Reduces multiple words into a single word, using the given Boolean
operation. Put differently: it's a bit-reduction of
each bit position across all words. The words_in
input contains all the
input words concatenated one after the other.
A common use case is to compute multiple results and their selecting conditions in parallel, then annul all but the result you want and OR-reduce them into a single result. Or don't annul the results, but NAND them to see each bit position where the results disagree, and then maybe bit-reduce that to signal if any of the results disagree, possibly signalling an error.
`default_nettype none module Word_Reducer #( parameter OPERATION = "", parameter WORD_WIDTH = 0, parameter WORD_COUNT = 0, // Don't change at instantiation parameter TOTAL_WIDTH = WORD_WIDTH * WORD_COUNT ) ( input wire [TOTAL_WIDTH-1:0] words_in, output wire [WORD_WIDTH-1:0] word_out ); localparam BIT_ZERO = {WORD_COUNT{1'b0}};
Instantiate the following hardware once for each bit position in a word.
The bit_word
gathers the bit at a given position from all the words.

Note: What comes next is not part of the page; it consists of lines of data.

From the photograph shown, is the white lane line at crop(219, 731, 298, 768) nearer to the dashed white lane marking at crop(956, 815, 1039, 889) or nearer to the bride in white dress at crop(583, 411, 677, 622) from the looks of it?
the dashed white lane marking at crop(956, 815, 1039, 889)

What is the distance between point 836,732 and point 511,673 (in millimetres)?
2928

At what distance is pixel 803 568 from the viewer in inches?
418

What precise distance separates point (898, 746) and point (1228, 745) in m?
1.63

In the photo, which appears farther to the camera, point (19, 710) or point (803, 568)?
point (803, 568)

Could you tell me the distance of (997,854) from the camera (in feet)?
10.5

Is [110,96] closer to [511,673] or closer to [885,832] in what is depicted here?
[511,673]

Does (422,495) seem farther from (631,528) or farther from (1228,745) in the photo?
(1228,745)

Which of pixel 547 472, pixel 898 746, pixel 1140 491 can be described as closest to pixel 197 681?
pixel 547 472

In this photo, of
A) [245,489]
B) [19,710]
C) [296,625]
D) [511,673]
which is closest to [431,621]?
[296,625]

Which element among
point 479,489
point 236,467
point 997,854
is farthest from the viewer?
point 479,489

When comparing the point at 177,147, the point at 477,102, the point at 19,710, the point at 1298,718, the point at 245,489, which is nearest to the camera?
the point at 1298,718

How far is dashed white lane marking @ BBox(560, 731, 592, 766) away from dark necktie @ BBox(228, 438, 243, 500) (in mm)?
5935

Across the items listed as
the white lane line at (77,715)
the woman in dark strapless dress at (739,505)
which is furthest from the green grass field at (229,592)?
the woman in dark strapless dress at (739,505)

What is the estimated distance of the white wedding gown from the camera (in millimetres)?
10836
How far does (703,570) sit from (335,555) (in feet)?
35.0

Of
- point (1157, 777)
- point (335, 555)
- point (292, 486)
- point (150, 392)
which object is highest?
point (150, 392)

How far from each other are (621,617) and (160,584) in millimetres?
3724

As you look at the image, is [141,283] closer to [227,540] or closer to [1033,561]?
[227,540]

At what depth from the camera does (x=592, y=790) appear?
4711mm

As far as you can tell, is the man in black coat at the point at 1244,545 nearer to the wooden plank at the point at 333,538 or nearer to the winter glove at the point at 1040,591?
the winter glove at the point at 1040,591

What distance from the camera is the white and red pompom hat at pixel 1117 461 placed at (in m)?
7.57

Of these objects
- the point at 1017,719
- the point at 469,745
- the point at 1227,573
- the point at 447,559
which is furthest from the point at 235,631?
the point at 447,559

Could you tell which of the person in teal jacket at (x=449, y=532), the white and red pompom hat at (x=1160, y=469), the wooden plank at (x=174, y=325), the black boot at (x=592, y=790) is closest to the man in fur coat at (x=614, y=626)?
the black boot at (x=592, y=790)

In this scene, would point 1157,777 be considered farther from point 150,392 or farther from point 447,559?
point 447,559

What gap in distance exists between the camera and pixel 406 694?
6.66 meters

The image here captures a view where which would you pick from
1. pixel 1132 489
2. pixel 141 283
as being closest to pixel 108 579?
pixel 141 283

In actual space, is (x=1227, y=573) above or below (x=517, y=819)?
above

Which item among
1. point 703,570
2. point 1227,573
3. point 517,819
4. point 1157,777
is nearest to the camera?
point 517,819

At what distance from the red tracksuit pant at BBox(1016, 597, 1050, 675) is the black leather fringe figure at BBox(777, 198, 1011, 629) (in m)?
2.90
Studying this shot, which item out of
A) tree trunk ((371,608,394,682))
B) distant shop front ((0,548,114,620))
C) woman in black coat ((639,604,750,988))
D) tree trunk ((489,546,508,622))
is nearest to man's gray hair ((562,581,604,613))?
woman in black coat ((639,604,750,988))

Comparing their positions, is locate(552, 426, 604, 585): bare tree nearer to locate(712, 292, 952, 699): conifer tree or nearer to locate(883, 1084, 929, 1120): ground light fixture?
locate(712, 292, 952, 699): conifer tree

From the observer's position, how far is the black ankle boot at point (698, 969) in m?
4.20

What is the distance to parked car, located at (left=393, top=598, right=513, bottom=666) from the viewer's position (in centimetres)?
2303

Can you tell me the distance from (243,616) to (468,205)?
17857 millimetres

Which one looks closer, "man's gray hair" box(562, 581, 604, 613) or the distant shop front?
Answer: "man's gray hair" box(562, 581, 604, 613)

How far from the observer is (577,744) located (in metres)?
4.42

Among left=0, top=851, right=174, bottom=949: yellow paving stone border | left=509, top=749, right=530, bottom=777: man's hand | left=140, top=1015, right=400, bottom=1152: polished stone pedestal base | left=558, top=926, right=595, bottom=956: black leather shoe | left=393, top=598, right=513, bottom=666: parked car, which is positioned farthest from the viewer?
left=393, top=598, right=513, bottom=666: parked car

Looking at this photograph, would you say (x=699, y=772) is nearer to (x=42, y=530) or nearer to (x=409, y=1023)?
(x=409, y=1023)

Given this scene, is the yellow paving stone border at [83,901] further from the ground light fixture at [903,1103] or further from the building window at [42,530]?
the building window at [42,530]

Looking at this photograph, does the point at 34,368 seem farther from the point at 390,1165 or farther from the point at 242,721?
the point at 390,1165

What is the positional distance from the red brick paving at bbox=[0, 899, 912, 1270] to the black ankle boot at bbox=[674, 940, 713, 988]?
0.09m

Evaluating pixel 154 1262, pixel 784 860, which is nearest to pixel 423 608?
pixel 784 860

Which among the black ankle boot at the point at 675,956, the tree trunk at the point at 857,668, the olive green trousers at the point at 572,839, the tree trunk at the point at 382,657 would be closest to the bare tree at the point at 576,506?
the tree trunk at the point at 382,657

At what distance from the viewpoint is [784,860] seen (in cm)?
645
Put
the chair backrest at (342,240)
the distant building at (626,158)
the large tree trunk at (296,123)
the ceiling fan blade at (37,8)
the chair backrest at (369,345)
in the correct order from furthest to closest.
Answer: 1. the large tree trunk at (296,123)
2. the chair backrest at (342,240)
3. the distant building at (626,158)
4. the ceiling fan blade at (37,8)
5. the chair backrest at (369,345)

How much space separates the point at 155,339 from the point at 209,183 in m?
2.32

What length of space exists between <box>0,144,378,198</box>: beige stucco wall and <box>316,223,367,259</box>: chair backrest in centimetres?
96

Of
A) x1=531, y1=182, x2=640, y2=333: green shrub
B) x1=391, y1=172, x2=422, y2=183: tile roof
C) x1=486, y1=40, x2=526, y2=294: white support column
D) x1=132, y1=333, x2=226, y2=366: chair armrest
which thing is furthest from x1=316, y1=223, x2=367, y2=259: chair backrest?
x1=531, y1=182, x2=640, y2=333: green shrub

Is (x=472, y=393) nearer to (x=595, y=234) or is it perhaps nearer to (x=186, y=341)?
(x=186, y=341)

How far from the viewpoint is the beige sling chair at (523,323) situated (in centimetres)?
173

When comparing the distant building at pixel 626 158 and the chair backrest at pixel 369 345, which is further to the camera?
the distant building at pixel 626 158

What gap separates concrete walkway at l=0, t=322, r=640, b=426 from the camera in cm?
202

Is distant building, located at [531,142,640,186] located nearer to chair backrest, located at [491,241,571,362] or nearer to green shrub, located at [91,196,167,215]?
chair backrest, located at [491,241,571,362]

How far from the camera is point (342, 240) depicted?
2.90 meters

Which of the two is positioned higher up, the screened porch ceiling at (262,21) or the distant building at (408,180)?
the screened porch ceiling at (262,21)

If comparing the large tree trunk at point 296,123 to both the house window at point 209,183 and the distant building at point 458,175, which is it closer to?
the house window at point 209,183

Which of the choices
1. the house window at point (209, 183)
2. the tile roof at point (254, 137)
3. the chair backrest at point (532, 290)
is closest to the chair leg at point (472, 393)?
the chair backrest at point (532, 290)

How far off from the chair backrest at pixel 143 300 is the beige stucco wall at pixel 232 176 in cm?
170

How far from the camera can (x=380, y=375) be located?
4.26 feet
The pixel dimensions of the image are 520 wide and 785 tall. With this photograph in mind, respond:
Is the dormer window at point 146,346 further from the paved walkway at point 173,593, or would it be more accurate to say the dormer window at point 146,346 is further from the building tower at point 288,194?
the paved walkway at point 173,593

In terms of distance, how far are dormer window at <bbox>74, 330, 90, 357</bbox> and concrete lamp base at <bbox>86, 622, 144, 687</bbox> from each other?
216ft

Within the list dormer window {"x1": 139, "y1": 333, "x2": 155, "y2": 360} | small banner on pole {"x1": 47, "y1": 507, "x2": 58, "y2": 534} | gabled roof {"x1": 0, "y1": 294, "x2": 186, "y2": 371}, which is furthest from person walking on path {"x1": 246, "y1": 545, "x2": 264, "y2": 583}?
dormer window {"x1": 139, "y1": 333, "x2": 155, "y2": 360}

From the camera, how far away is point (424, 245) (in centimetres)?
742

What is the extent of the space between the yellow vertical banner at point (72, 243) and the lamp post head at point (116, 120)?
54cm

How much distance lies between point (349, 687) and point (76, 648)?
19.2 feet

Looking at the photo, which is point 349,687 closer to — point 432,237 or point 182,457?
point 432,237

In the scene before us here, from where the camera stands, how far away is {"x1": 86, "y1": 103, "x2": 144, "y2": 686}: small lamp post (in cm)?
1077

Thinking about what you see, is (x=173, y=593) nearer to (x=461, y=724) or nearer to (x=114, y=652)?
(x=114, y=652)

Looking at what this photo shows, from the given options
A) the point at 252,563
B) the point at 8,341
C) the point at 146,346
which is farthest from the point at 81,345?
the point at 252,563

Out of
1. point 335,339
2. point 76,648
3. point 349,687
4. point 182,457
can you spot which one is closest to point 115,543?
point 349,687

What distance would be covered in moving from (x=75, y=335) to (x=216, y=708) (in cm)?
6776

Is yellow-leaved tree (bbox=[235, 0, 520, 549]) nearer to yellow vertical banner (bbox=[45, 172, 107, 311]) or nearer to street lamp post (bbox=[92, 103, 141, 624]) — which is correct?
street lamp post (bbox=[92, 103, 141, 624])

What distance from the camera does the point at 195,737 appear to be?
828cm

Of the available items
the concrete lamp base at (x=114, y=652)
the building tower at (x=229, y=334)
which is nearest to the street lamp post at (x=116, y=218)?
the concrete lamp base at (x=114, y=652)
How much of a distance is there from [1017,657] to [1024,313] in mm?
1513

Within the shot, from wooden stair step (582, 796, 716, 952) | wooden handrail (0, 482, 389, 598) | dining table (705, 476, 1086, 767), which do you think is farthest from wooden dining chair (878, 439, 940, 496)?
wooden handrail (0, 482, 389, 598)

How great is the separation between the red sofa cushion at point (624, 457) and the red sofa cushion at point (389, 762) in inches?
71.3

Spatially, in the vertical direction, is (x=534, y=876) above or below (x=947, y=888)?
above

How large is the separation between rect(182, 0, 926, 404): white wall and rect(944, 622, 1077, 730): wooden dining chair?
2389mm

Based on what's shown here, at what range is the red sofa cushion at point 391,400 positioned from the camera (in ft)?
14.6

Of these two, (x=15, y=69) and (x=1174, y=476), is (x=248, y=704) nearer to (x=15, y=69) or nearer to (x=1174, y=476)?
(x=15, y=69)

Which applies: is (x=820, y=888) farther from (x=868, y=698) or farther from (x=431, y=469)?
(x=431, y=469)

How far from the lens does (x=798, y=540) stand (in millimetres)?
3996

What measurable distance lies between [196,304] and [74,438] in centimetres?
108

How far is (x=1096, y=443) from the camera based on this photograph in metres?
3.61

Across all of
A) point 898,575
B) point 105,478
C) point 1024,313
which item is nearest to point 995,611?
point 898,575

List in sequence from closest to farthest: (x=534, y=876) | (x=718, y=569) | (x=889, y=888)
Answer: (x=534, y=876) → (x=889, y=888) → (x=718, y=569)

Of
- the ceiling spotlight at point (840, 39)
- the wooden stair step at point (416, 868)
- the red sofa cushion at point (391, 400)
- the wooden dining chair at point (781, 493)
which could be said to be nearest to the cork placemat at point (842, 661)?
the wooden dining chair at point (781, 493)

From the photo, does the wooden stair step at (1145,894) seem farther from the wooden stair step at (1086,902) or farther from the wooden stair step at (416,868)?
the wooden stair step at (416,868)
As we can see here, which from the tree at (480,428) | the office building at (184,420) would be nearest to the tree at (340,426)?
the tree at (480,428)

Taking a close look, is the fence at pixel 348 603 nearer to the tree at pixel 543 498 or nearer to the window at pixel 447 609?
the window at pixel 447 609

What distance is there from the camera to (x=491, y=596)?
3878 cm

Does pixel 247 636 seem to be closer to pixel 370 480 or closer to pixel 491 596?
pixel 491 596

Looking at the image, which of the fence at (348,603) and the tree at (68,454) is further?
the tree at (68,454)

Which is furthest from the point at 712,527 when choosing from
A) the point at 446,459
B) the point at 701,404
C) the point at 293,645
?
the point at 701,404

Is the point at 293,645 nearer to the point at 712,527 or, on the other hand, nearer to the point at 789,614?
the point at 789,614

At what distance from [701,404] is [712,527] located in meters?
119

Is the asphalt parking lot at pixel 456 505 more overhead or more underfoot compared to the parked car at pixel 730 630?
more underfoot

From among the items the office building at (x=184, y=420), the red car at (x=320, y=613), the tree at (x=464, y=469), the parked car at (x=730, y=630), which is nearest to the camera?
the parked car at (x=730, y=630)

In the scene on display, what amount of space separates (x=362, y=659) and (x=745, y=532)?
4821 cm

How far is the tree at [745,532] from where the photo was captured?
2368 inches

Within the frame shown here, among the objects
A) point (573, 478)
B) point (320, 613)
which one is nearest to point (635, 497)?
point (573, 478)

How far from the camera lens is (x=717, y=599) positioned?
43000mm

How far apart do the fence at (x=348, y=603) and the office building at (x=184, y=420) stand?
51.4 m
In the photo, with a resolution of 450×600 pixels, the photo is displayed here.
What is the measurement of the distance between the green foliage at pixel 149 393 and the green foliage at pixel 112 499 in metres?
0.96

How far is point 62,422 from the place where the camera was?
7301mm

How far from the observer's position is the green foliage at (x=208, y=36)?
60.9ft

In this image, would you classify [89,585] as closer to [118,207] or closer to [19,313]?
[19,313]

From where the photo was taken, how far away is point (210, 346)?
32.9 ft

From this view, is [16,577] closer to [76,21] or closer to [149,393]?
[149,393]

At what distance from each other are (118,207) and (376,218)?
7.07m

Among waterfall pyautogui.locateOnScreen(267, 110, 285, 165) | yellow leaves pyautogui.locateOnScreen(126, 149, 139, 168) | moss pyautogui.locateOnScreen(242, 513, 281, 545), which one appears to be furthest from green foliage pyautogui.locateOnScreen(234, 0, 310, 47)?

(e.g.: all the first bits, all the second bits, etc...) Then, for each
word, extract the given bit position into the bit_word
.
generate genvar i, j; for (j=0; j < WORD_WIDTH; j=j+1) begin : per_bit reg [WORD_COUNT-1:0] bit_word = BIT_ZERO; for (i=0; i < WORD_COUNT; i=i+1) begin : per_word always @(*) begin bit_word[i] = words_in[(WORD_WIDTH*i)+j]; end end
Then reduce the bit_word
into the output bit using the specified Boolean
function. (i.e.: all input words first bits, gathered into bit_word
,
reduce to the first output word bit). I use the
Bit_Reducer here to both express that word reduction
is a composition of bit reduction, and to avoid having to rewrite each
possible case along with the special linter directives to avoid width
warnings.
The downside is that the list of possible operations is not visible here, but if you need to find them out, then reading the bit reducer code is the best documentation. And if you need to add an operation, then the word reducer code remains unchanged.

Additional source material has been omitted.